Is your favorite robot getting to be a bit too atrophied for your taste? Does it lack vim and vigor? If so, don’t worry. What you need is high torque and speed. With the MC33887D integrated H-Bridge and a little direction from Lonne, you can bulk up your robot in no time.

Start • Software vs. Hardware • PW-V Converter • Analog Switch • Sources and PDF

Analog servomotor control ICs—such as the venerable MC33030—have facilitated my motion control tasks for many years. Integrated circuits of this genre contain the op-amps to process the information (i.e., voltage) from analog position sensors, the comparators to process position-command voltages (i.e., reference voltages), and the mixed-signal circuitry to close the control loop while taking care of drive functions like window detection, drive direction, braking, and stall detection. The drive capability of these ICs, however, is generally limited to tiny low-voltage motors (e.g., less than 12 V at less than 500-mA steady-state).

TORQUE VS. SPEED

When you’re limited to such wimpy motors, the issue of obtaining high torque involves a trade-off between the actuator speed and the required torque or force. This is because a high-ratio gear train is required to achieve a torque multiplication factor. As a consequence, the speed of the mechanical actuator is reduced (divided) by the same factor. In essence, it becomes a choice between torque and speed. For many applications, a high-ratio gear train is ill suited, because the mechanical delay imposed between commanding a new position and that new position being achieved can become greater than what the system requirements will tolerate.

TORQUE + SPEED

To have both high torque and speed requires you to employ a more potent motor. Such motors don’t have to be large, but they do require a heftier V × A product delivered to their terminals. Of course, the output of the servo IC can be boosted via a handful of discrete PNP and NPN bipolar junction power transistors, but the biasing of this external array of parts is a nontrivial task.

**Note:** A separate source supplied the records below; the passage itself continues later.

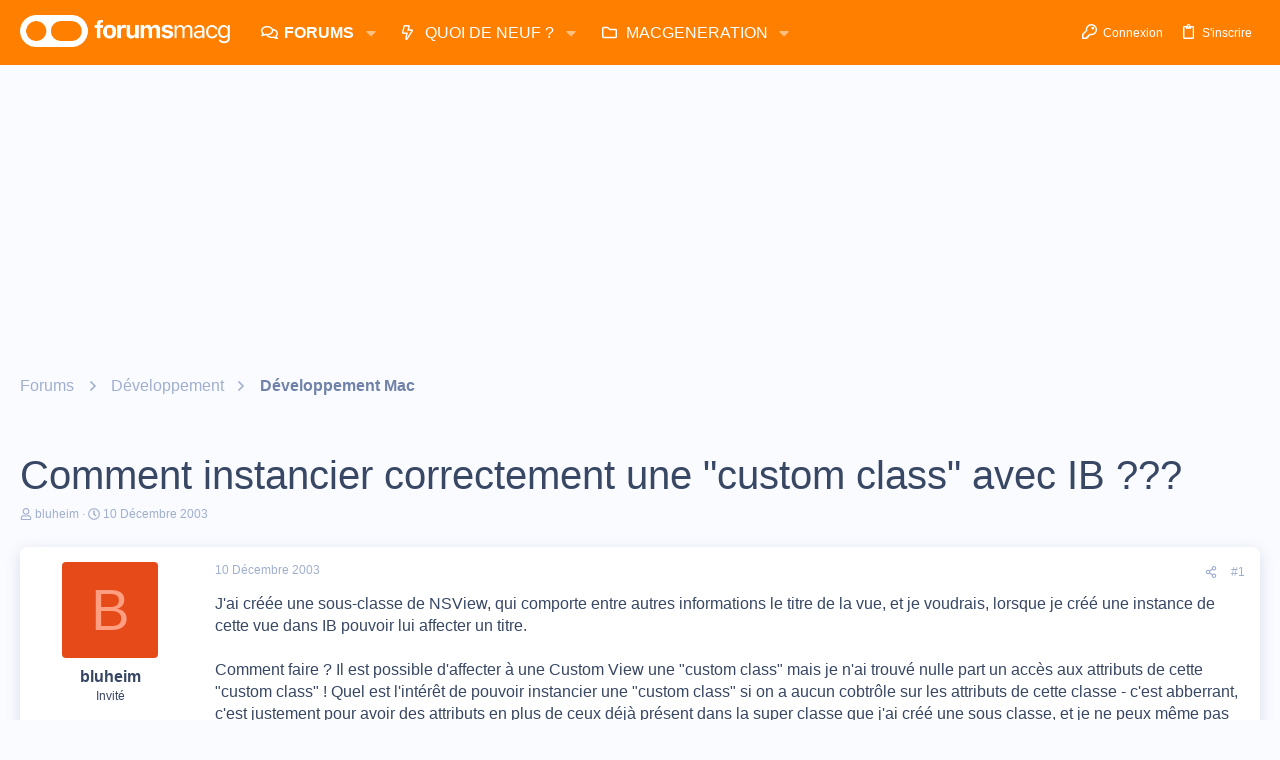

--- FILE ---
content_type: text/html; charset=utf-8
request_url: https://www.google.com/recaptcha/api2/aframe
body_size: 269
content:
<!DOCTYPE HTML><html><head><meta http-equiv="content-type" content="text/html; charset=UTF-8"></head><body><script nonce="uMxa_Xzh6KZMfvZw8MPZ1Q">/** Anti-fraud and anti-abuse applications only. See google.com/recaptcha */ try{var clients={'sodar':'https://pagead2.googlesyndication.com/pagead/sodar?'};window.addEventListener("message",function(a){try{if(a.source===window.parent){var b=JSON.parse(a.data);var c=clients[b['id']];if(c){var d=document.createElement('img');d.src=c+b['params']+'&rc='+(localStorage.getItem("rc::a")?sessionStorage.getItem("rc::b"):"");window.document.body.appendChild(d);sessionStorage.setItem("rc::e",parseInt(sessionStorage.getItem("rc::e")||0)+1);localStorage.setItem("rc::h",'1769915034113');}}}catch(b){}});window.parent.postMessage("_grecaptcha_ready", "*");}catch(b){}</script></body></html>

--- FILE ---
content_type: application/javascript; charset=utf-8
request_url: https://fundingchoicesmessages.google.com/f/AGSKWxV_LZhlQTpsYSSqEGwj_VW6wkG2sQyXE8ip3y0R3BbEFWi4N3SQU024_Yw3VxVfDssUBIXiqhaKiBXXMnvQttVr5L8qgJWDOuvkMFslu8vMaawnrgic_NEM2d6REk5ny5XxGFeCVFMqmrAt27B_9-LLEu6xxQBubsL6CSdk0kh9Tj9bjHgcu1W3d-jy/_=160x600;/images/ads_/bbad9._a468x60./admicro_
body_size: -1284
content:
window['9713a667-5012-43d1-9e41-c1db4bfb1adc'] = true;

Care must be taken to provide bias tracking stability over temperature, given the PN junction’s notorious negative temperature coefficient. Addition-ally, there is the undesirable inherent inefficiency of the multiple VCE(sat) voltage drops in series with the load, as well as the power wasted in the emitter ballast resistors. Creating an external H-Bridge with discrete MOSFETS is also problematic, because this approach requires different drive circuits for the high-side and low-side FETS and the use of charge pumps.

Using a monolithic power H-Bridge ASIC like the MC33887DH is by far an easier means for boosting the output of a servo controller (whether analog or digital). Because this IC incorporates not only the low RDS(on) H-Bridge but also the gate drive, charge pump, and input logic circuitry, it’s a simple yet robust solution for boosting the output of a servo controller IC. The MC33887DH allows you to select motors requiring up to 6 A steady state at up to 30 V. This means motors up to 180 W may be utilized, thus providing both high torque and speed via low-ratio gear trains.